He would have preserved his dignity better if he had recalled Groucho Marx's famous dictum: "I don't want to belong to any club that will accept me as a member." The same applies to Ukrainian President Leonid Kuchma, who was asked not to come to Prague after the U.S. government alleged that he recently sold an advanced radar system to Iraq but showed up anyway, much to the chagrin of summit organizers. But here's the odd thing: They'd both join NATO if they could.
Seven former communist nations - Estonia, Latvia, Lithuania, Slovakia, Slovenia, Romania and Bulgaria - were invited to join the alliance, which brings its membership to 26 countries. Russia already has a permanent security partnership with NATO, and even China has recently expressed an interest in creating some kind of Russian-style strategic relationship with NATO.
Not bad going for an alliance that was supposed to lose its relevance after the reason it was originally created for - to oppose Soviet expansionism in the Cold War - lost all meaning with the collapse of communist rule in Europe post-1989. So what is it actually for nowadays?
It's easy to understand why the ex-communist countries want to join: membership means they are part of 'the West' and no longer in the Russian sphere of influence. This is psychologically important or East European countries that spent decades under Soviet domination even though Russia is no longer a threat to them (and would probably join NATO itself if it could). But it hardly defines NATO: the seven countries that are joining this year have no more people than Spain, and a joint economic weight no greater than Belgium's.
The bluntest description of NATO's real purpose, uttered in 1949 by Lord Ismay, the alliance's first secretary general, was that it existed for three reasons: "to keep the Russians out, the Americans in, and the Germans down." That made sense at a time when Europeans were afraid that the Soviet Union might attack, were equally afraid that the Americans might go home and abandon them to their fate, and still lived in fear of a reunited Germany.
But most of this is now ancient history. Germany has been reunited for 10 years but poses no threat whatever to its neighbors. The Soviet Union is long gone, and though Russia's sheer size still makes it hard to imagine integrating it into NATO or the European Union, it is certainly not a threat or an enemy. So what is NATO for in 2002?
The official answer is that NATO is now America's staunchest ally in the "war against terror" and the West's principal vehicle for military interventions beyond the North Atlantic area. It is, however, a somewhat decrepit vehicle for this purpose, as NATO Secretary General George Robertson told a seminar in Brussels two weeks ago. "There are 2 million troops in uniform in Europe, half a million more than the Americans, but only a fraction are deployable," he complained. Lord Robertson went on to point out that the U.S.A. has 250 large transport planes to move troops around the planet, while the European members of NATO have just 11.

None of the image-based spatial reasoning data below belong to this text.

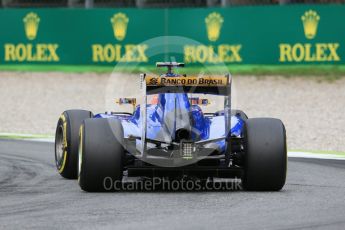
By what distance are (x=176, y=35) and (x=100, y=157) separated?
55.0 feet

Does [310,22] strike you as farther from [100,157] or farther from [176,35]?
[100,157]

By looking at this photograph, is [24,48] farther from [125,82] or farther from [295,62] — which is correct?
[295,62]

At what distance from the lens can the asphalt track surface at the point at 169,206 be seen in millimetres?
9203

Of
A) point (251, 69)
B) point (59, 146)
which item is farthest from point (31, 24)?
point (59, 146)

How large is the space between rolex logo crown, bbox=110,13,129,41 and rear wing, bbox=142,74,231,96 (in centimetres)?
1681

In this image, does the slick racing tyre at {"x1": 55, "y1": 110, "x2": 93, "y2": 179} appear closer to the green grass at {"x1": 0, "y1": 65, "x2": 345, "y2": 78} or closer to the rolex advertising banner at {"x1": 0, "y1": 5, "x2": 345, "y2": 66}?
the green grass at {"x1": 0, "y1": 65, "x2": 345, "y2": 78}

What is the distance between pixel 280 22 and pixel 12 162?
12425 mm

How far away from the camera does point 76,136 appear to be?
1320cm

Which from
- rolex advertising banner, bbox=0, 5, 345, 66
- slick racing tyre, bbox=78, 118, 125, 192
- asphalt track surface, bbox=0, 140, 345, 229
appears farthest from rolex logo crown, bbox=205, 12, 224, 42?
slick racing tyre, bbox=78, 118, 125, 192

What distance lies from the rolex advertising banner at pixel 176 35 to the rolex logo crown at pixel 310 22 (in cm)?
2

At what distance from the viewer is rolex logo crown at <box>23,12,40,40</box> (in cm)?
3002

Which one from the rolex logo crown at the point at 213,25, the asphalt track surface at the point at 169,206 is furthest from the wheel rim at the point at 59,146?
the rolex logo crown at the point at 213,25

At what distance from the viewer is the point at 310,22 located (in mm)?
26250

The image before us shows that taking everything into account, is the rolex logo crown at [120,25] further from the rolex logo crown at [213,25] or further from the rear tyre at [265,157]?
the rear tyre at [265,157]
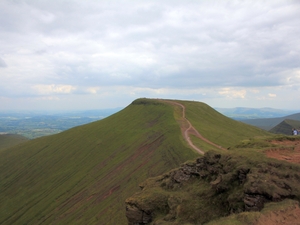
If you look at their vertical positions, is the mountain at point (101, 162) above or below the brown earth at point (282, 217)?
below

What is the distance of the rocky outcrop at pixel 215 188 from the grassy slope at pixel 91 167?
22.9 m

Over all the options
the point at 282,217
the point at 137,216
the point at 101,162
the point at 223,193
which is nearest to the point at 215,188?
the point at 223,193

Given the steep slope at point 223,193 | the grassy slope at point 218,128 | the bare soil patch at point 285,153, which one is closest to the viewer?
the steep slope at point 223,193

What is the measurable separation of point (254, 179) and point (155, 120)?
86.9 meters

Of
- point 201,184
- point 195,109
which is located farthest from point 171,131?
point 201,184

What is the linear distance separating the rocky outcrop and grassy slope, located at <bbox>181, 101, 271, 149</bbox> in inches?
1741

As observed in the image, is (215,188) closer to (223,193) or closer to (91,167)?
(223,193)

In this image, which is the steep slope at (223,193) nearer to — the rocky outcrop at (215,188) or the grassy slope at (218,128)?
the rocky outcrop at (215,188)

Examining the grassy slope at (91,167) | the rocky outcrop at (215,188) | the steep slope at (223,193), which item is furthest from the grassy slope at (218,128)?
the steep slope at (223,193)

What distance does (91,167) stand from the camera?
9350 cm

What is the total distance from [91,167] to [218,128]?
55.9 metres

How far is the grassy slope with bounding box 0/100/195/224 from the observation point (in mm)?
65006

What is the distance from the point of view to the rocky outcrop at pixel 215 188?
22781mm

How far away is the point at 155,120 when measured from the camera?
110 metres
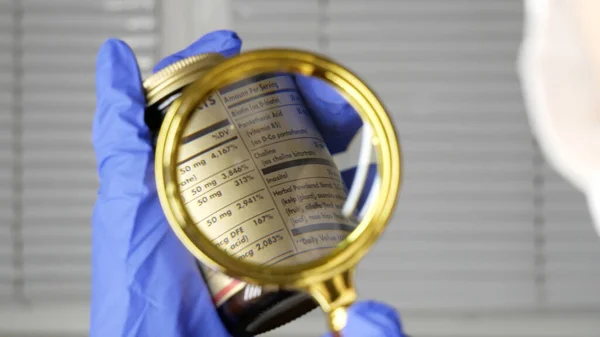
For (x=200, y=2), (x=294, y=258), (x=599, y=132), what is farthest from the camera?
(x=200, y=2)

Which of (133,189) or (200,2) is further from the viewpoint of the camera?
(200,2)

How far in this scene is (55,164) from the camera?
5.49 feet

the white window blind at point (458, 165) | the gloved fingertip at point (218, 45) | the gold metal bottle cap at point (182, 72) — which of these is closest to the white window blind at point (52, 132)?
the white window blind at point (458, 165)

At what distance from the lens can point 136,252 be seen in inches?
30.9

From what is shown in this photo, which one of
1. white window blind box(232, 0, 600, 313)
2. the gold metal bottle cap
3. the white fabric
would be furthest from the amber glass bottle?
white window blind box(232, 0, 600, 313)

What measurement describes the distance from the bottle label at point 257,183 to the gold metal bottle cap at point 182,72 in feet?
0.14

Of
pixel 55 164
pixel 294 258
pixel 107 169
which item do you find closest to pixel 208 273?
pixel 294 258

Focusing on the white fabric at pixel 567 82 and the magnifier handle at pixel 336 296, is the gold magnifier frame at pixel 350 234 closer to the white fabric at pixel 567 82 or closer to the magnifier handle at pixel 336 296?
the magnifier handle at pixel 336 296

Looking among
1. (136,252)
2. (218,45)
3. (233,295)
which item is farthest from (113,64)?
(233,295)

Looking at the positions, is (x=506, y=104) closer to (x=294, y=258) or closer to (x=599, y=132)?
(x=294, y=258)

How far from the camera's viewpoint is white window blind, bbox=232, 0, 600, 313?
170 cm

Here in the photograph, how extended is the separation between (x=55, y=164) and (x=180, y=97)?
121 centimetres

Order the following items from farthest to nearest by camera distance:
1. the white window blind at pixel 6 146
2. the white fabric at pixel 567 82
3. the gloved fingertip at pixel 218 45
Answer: the white window blind at pixel 6 146
the gloved fingertip at pixel 218 45
the white fabric at pixel 567 82

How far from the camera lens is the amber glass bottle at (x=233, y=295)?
24.3 inches
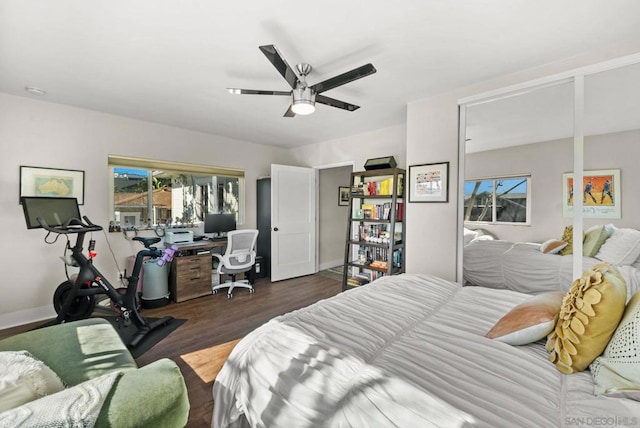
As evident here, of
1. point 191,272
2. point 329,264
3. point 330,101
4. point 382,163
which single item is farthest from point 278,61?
point 329,264

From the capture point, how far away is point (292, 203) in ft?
16.0

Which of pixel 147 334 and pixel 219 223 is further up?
pixel 219 223

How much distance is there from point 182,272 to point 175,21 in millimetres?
2983

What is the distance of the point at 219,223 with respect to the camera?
4336 millimetres

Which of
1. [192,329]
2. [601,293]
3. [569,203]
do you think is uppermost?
[569,203]

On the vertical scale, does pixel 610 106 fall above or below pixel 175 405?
above

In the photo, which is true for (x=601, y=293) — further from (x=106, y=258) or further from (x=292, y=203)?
(x=106, y=258)

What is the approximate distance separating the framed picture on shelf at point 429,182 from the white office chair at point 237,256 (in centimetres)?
233

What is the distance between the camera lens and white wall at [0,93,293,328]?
2.88 meters

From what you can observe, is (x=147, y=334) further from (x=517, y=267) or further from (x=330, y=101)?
(x=517, y=267)

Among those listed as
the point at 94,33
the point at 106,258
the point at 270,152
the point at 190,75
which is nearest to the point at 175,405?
the point at 94,33

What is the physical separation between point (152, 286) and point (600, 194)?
4.64m

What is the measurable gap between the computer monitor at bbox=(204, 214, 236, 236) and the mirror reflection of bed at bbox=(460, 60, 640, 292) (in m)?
3.44

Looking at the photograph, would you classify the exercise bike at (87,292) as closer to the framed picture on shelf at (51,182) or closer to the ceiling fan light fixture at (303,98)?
the framed picture on shelf at (51,182)
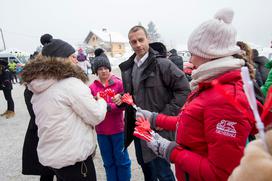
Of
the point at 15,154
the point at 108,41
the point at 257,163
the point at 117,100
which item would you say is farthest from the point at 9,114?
the point at 108,41

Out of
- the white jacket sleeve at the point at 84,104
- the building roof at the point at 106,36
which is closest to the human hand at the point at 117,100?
the white jacket sleeve at the point at 84,104

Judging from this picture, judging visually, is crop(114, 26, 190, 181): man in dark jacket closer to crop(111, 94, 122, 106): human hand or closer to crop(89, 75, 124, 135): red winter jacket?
crop(111, 94, 122, 106): human hand

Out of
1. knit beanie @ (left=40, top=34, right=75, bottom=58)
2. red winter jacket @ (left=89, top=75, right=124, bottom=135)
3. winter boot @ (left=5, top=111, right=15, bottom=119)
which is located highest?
knit beanie @ (left=40, top=34, right=75, bottom=58)

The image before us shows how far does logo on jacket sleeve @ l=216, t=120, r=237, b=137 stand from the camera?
3.77 feet

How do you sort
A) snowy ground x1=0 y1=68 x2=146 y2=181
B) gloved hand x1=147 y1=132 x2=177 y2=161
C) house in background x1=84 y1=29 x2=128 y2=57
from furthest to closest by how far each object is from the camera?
house in background x1=84 y1=29 x2=128 y2=57 < snowy ground x1=0 y1=68 x2=146 y2=181 < gloved hand x1=147 y1=132 x2=177 y2=161

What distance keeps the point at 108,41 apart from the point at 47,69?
4493 centimetres

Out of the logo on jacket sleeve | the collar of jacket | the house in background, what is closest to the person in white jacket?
the collar of jacket

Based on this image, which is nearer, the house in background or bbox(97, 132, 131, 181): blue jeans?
bbox(97, 132, 131, 181): blue jeans

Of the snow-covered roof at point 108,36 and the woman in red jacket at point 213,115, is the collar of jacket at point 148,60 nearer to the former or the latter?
the woman in red jacket at point 213,115

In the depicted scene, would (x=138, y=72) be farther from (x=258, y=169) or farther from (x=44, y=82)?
(x=258, y=169)

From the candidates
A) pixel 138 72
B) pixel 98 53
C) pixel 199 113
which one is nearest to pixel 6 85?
pixel 98 53

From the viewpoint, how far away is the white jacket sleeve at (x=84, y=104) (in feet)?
6.18

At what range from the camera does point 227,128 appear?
3.79 feet

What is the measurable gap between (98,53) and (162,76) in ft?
6.02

But there was one unasked question behind all the rhetoric: Just why would the European members of NATO want to fly large numbers of their troops to the far corners of the Earth? The "war on terror" would be the most common answer in Washington these days, but that doesn't really make sense: Terrorists are civilians living among other civilians, and conventional military forces are only rarely the appropriate instrument to use against them. Police forces and intelligence services are generally a great deal more useful.
Peacekeeping can take large numbers of troops, but they don't require all that much in the way of high-tech combat gear, nor do they have to arrive all at once. There just isn't a burning need for 2 million European troops to gad about the globe in ultra-large transport aircraft, and Lord Robertson is probably quite well aware of it in private. Much of his public breast-beating is just to placate the Americans - and to keep them committed to Europe.
Of Ismay's three reasons for NATO, one remains valid: to avoid a fatal breach opening up between an increasingly unilateralist America and a rapidly uniting Europe. There is no longer an enemy big enough to justify the huge military forces that both Europe and the United States still maintain, but there is actually a political rationale that makes some sense. For so long as everybody is committed to the same alliance, however elusive its practical purposes, the trans-Atlantic misunderstandings and disagreements will be kept within bounds.